## Start
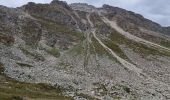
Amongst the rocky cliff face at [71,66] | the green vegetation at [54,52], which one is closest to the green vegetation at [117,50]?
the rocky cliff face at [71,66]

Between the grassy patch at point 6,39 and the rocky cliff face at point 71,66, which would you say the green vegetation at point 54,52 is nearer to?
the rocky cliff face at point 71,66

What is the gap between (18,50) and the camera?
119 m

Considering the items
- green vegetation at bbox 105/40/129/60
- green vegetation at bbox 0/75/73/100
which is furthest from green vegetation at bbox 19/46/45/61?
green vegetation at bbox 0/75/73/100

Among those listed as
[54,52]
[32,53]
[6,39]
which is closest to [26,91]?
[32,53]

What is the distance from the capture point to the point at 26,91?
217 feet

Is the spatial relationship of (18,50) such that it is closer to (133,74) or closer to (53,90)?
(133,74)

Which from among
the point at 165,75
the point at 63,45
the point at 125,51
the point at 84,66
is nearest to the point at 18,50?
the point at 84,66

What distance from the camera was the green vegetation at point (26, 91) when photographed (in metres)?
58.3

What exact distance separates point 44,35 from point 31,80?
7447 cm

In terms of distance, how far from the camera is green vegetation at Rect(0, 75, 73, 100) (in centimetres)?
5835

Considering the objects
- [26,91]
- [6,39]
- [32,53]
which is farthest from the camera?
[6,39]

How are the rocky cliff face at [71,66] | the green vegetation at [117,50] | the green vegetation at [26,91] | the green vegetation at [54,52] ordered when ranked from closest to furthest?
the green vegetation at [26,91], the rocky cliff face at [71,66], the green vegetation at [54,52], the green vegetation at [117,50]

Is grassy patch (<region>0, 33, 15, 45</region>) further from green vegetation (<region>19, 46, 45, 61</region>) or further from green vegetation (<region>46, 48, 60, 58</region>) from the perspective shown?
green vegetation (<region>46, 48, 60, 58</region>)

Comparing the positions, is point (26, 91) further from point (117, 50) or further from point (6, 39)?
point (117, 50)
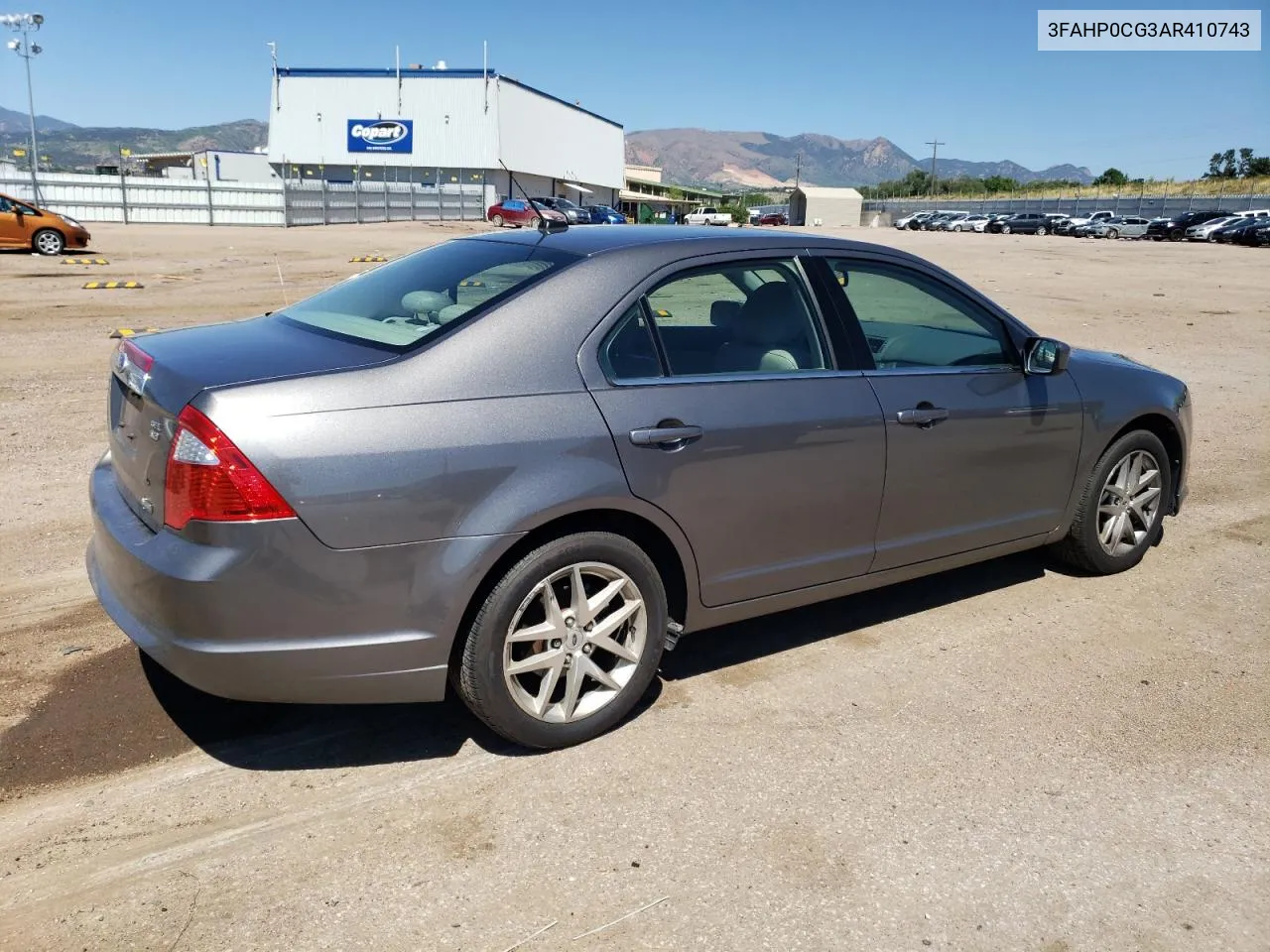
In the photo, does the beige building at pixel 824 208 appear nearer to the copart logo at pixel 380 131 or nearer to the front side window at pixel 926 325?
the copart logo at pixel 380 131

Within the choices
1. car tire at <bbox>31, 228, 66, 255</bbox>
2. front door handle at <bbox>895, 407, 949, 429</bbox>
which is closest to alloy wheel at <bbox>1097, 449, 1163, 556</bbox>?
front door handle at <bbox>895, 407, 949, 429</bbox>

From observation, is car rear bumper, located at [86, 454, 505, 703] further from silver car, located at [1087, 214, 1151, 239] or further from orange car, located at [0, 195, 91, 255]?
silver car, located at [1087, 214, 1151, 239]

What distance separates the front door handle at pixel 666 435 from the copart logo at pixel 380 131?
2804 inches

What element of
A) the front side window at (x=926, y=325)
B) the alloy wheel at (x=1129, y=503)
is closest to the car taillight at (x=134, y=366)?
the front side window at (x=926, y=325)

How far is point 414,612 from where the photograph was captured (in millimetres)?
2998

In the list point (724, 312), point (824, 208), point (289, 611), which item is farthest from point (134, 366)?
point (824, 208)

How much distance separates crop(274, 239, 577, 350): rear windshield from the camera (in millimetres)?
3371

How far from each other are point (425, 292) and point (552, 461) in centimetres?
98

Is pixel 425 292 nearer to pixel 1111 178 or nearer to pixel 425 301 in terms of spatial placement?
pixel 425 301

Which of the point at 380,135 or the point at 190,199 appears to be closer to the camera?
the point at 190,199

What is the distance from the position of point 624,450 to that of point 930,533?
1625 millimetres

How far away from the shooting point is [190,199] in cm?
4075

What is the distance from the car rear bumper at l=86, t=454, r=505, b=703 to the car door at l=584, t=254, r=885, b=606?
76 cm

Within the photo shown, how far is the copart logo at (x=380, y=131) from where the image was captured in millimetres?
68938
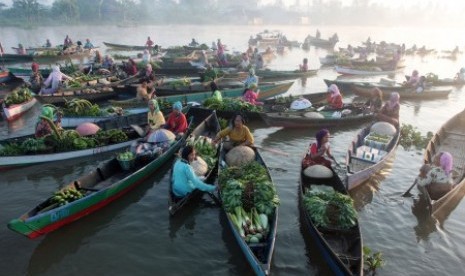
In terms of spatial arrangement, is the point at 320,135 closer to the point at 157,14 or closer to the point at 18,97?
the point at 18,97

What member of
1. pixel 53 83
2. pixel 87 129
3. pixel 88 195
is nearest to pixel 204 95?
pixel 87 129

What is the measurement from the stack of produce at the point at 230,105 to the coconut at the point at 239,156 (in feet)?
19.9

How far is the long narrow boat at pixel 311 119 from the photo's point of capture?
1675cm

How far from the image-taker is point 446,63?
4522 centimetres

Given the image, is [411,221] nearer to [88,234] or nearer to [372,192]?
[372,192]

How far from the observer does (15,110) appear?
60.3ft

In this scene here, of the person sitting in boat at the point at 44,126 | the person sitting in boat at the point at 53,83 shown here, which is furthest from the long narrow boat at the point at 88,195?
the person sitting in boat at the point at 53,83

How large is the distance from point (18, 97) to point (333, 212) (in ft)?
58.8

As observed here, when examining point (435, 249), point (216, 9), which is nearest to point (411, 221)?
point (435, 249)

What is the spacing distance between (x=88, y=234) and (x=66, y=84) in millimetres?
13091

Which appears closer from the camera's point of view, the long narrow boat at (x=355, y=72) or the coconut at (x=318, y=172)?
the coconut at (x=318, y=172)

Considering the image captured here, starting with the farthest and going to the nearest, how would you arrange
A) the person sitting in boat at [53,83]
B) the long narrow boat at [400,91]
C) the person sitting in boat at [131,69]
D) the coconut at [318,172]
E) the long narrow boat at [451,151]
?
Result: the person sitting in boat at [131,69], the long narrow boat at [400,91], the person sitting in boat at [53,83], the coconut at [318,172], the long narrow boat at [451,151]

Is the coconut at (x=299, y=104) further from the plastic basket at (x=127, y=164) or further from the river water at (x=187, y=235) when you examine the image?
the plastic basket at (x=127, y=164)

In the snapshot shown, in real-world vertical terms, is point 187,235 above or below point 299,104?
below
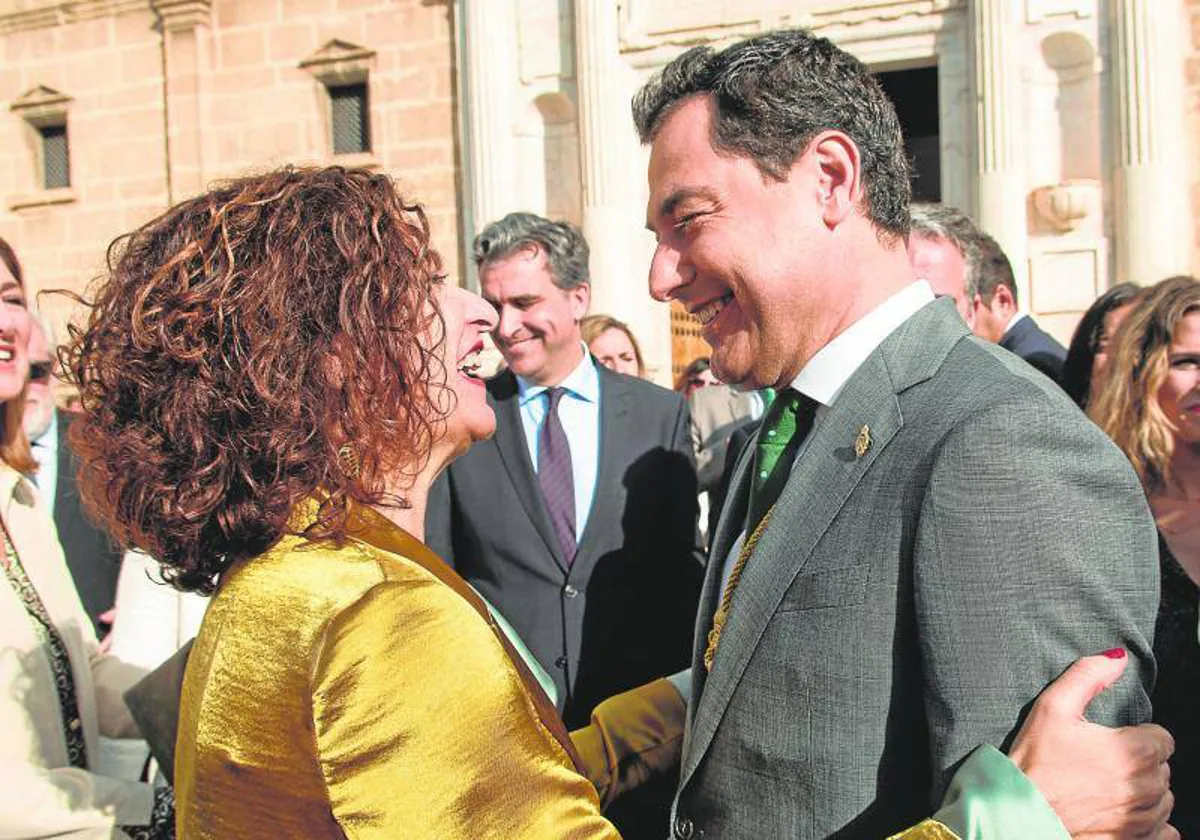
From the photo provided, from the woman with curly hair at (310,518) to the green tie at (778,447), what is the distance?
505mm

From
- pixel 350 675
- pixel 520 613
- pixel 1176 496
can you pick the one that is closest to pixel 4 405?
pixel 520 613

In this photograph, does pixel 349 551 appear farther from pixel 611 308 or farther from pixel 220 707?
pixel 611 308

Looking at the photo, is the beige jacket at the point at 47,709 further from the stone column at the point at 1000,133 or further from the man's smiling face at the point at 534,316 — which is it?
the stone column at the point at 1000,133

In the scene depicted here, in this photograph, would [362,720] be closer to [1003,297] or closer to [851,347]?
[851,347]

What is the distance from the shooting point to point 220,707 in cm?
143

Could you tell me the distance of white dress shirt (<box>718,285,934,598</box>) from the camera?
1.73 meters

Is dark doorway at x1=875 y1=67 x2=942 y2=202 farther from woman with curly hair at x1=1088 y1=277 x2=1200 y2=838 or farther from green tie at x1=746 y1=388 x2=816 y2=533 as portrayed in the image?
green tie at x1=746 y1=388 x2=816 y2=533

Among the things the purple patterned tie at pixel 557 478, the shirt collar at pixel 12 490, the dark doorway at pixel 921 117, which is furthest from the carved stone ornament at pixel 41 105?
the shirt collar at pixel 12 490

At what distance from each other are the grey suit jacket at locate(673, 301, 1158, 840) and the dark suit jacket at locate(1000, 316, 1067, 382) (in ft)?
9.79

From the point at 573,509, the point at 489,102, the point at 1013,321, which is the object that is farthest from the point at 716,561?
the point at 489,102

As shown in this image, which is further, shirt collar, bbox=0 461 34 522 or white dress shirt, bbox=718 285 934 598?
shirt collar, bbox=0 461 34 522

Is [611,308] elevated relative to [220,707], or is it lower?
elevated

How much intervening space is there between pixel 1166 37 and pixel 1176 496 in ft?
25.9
## End
**WHAT IS BEING ASKED**
Please write out all of the data above word for word, leaving out the pictures.

**RESPONSE**
Amongst the rocky cliff face at [71,66] | the green vegetation at [54,52], which one is closest to the green vegetation at [117,50]?
the rocky cliff face at [71,66]

Between the grassy patch at point 6,39 and the rocky cliff face at point 71,66, which would you say the green vegetation at point 54,52 is nearer to?
the rocky cliff face at point 71,66

What is the gap between (18,50) and the camera?
119 m

Considering the items
- green vegetation at bbox 105/40/129/60
- green vegetation at bbox 0/75/73/100
which is furthest from green vegetation at bbox 19/46/45/61?
green vegetation at bbox 0/75/73/100

Among those listed as
[54,52]
[32,53]
[6,39]
which is closest to [26,91]?
[32,53]

What is the distance from the capture point to the point at 26,91?
217 feet

Is the spatial relationship of (18,50) such that it is closer to (133,74) or closer to (53,90)?
(133,74)

Which from among
the point at 165,75
the point at 63,45
the point at 125,51
the point at 84,66
is nearest to the point at 18,50?
the point at 84,66

What distance from the camera was the green vegetation at point (26, 91) when photographed (in metres)?
58.3

What exact distance separates point 44,35 from point 31,80?
7447 cm

In terms of distance, how far from the camera is green vegetation at Rect(0, 75, 73, 100) (in centimetres)?
5835

Considering the objects
- [26,91]
- [6,39]
- [32,53]
which is farthest from the camera?
[6,39]

How are the rocky cliff face at [71,66] | the green vegetation at [117,50] | the green vegetation at [26,91] | the green vegetation at [54,52] ordered when ranked from closest to furthest?
the green vegetation at [26,91], the rocky cliff face at [71,66], the green vegetation at [54,52], the green vegetation at [117,50]

Is grassy patch (<region>0, 33, 15, 45</region>) further from green vegetation (<region>19, 46, 45, 61</region>) or further from green vegetation (<region>46, 48, 60, 58</region>) from the perspective shown?
green vegetation (<region>46, 48, 60, 58</region>)

Comparing the positions, is point (26, 91) further from point (117, 50) or further from point (6, 39)?
point (117, 50)
In the photo, does the beige building at pixel 824 208 appear nearer to the copart logo at pixel 380 131 or nearer to the front side window at pixel 926 325?
the copart logo at pixel 380 131

Within the choices
1. car tire at <bbox>31, 228, 66, 255</bbox>
2. front door handle at <bbox>895, 407, 949, 429</bbox>
which is closest to alloy wheel at <bbox>1097, 449, 1163, 556</bbox>?
front door handle at <bbox>895, 407, 949, 429</bbox>

From observation, is car rear bumper, located at [86, 454, 505, 703] further from silver car, located at [1087, 214, 1151, 239] or further from orange car, located at [0, 195, 91, 255]?
silver car, located at [1087, 214, 1151, 239]

What distance separates the front door handle at pixel 666 435 from the copart logo at pixel 380 131?
2804 inches

What element of
A) the front side window at (x=926, y=325)
B) the alloy wheel at (x=1129, y=503)
is closest to the car taillight at (x=134, y=366)?
the front side window at (x=926, y=325)

How far is point 414,612 from where the photograph was captured (in millimetres)?
2998

In the list point (724, 312), point (824, 208), point (289, 611), which item is farthest from point (134, 366)?
point (824, 208)

How much distance separates crop(274, 239, 577, 350): rear windshield from the camera (in millimetres)?
3371

How far from each other are point (425, 292) and point (552, 461) in centimetres?
98

Is pixel 425 292 nearer to pixel 1111 178 or nearer to pixel 425 301 in terms of spatial placement?
pixel 425 301

Which of the point at 380,135 or the point at 190,199 appears to be closer to the camera?
the point at 190,199

What is the distance from the position of point 624,450 to that of point 930,533?
1625 millimetres

How far away from the shooting point is [190,199] in cm?
4075

What is the distance from the car rear bumper at l=86, t=454, r=505, b=703 to the car door at l=584, t=254, r=885, b=606?
76 cm

Within the photo shown, how far is the copart logo at (x=380, y=131) from where the image was captured in millimetres?
68938
In terms of spatial arrangement, is the point at 320,135 closer to the point at 157,14 or closer to the point at 18,97?
the point at 18,97

What member of
1. pixel 53 83
2. pixel 87 129
3. pixel 88 195
is nearest to pixel 204 95?
pixel 87 129

What is the measurement from the stack of produce at the point at 230,105 to the coconut at the point at 239,156 (in feet)?
19.9

How far is the long narrow boat at pixel 311 119 from the photo's point of capture?
1675cm

How far from the image-taker is point 446,63?
4522 centimetres

Given the image, is [411,221] nearer to [88,234] or nearer to [372,192]?
[372,192]

How far from the observer does (15,110) appear?
60.3ft

In this scene here, of the person sitting in boat at the point at 44,126 | the person sitting in boat at the point at 53,83 shown here, which is furthest from the long narrow boat at the point at 88,195?
the person sitting in boat at the point at 53,83

How large is the distance from point (18, 97) to point (333, 212) (in ft)?
58.8

As observed here, when examining point (435, 249), point (216, 9), which is nearest to point (411, 221)?
point (435, 249)

What is the spacing distance between (x=88, y=234) and (x=66, y=84) in millimetres?
13091

Which appears closer from the camera's point of view, the long narrow boat at (x=355, y=72) or the coconut at (x=318, y=172)?
the coconut at (x=318, y=172)

Considering the image captured here, starting with the farthest and going to the nearest, how would you arrange
A) the person sitting in boat at [53,83]
B) the long narrow boat at [400,91]
C) the person sitting in boat at [131,69]
D) the coconut at [318,172]
E) the long narrow boat at [451,151]
?
Result: the person sitting in boat at [131,69], the long narrow boat at [400,91], the person sitting in boat at [53,83], the coconut at [318,172], the long narrow boat at [451,151]

Is the coconut at (x=299, y=104) further from the plastic basket at (x=127, y=164) or further from the river water at (x=187, y=235) when you examine the image?
the plastic basket at (x=127, y=164)

In the snapshot shown, in real-world vertical terms, is point 187,235 above or below point 299,104?
below
From the photo provided, from the woman with curly hair at (310,518) to the green tie at (778,447), what is the distance?
505mm

From
- pixel 350 675
- pixel 520 613
- pixel 1176 496
can you pick the one that is closest to pixel 4 405?
pixel 520 613

In this photograph, does pixel 349 551 appear farther from pixel 611 308 or farther from pixel 220 707?
pixel 611 308

Looking at the photo, is the beige jacket at the point at 47,709 further from the stone column at the point at 1000,133 or further from the man's smiling face at the point at 534,316 — which is it?
the stone column at the point at 1000,133

In the scene depicted here, in this photograph, would [362,720] be closer to [1003,297] or closer to [851,347]?
[851,347]

What is the distance from the shooting point to point 220,707 in cm?
143

Could you tell me the distance of white dress shirt (<box>718,285,934,598</box>) from the camera?
1.73 meters

Is dark doorway at x1=875 y1=67 x2=942 y2=202 farther from woman with curly hair at x1=1088 y1=277 x2=1200 y2=838 or farther from green tie at x1=746 y1=388 x2=816 y2=533 as portrayed in the image?
green tie at x1=746 y1=388 x2=816 y2=533

Among the things the purple patterned tie at pixel 557 478, the shirt collar at pixel 12 490, the dark doorway at pixel 921 117, which is furthest from the carved stone ornament at pixel 41 105?
the shirt collar at pixel 12 490

At what distance from each other are the grey suit jacket at locate(673, 301, 1158, 840) and the dark suit jacket at locate(1000, 316, 1067, 382) (in ft)?
9.79

From the point at 573,509, the point at 489,102, the point at 1013,321, which is the object that is farthest from the point at 716,561?
the point at 489,102

As shown in this image, which is further, shirt collar, bbox=0 461 34 522 or white dress shirt, bbox=718 285 934 598?
shirt collar, bbox=0 461 34 522

Is [611,308] elevated relative to [220,707], or is it lower?
elevated

How much intervening space is there between pixel 1166 37 and pixel 1176 496 in ft?
25.9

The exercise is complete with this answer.